##### Reading text

Are closed sets in a pre-image always contained in an open set in the domain?

[ehrenfest]

Homework Statement

This is a topology problem.
I have a continuous map from X to Y, and I take an open set U in Y, and I look at its preimage. Is it true that there must always be an open set in X whose closure is in the preimage of U?

I know that there is always an open set whose closure is in the preimage of the closure of U. But that is not the same thing...

Homework Equations

The Attempt at a Solution

 

[Dick]

The preimage of an open set in Y IS an open set in X. That's basically the definition of continuous function. If it's closure is also the preimage, then the answer is no. Not every open set is also closed. Why are you muddling this up?

 

[ehrenfest]

I am not asking whether the closure of the preimage of an open set is in the preimage, I am asking if there is any open set whose closure is in the preimage.

 

[Dick]

Depends on whether your topology guarantees that any open set contains a proper open subset. The preimage is after all, just an open set. It has no special properties beyond that.

 

[ehrenfest]

What if my topology is second countable, locally compact and Hausdorff?

 

[Dick]

If it's a metric space just find an open ball in the set. Call it's radius r, and take the ball of radius r/2 as your set.

 

[ehrenfest]

I see. Thanks.

##########

** Problem set **
1 > List the three properties that the topology thread's original poster names when asking about a particular topology.
2 > In the topology thread, what radius does Dick give for the ball to be taken as the set in a metric space?
3 > Output the topology thread's text from "The Attempt at" to "muddling this up?".
The lines after the topology thread are separate material.

##### Rows

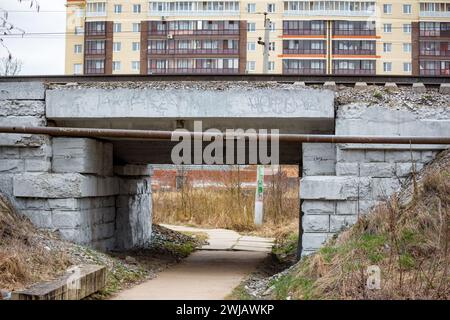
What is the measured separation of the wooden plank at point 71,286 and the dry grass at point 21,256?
0.26 m

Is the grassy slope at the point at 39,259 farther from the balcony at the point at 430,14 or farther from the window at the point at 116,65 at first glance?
the window at the point at 116,65

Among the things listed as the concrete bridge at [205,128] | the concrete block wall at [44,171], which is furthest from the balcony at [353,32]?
the concrete block wall at [44,171]

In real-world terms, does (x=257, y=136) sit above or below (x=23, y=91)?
below

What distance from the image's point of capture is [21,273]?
6.64m

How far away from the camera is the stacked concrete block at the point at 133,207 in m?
11.7

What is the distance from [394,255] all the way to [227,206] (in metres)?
15.1

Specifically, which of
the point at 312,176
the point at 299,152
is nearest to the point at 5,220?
the point at 312,176

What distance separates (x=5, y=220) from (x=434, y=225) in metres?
5.45

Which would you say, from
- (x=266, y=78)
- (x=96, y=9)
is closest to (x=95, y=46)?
(x=96, y=9)

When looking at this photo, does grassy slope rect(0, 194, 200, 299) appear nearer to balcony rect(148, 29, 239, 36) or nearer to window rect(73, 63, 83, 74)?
balcony rect(148, 29, 239, 36)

##########

** Results for the exercise **
1 > Second countable, locally compact, and Hausdorff.

2 > r/2, where r is the radius of an open ball found in the set.

3 >
The Attempt at a Solution

 

[Dick]

The preimage of an open set in Y IS an open set in X. That's basically the definition of continuous function. If it's closure is also the preimage, then the answer is no. Not every open set is also closed. Why are you muddling this up?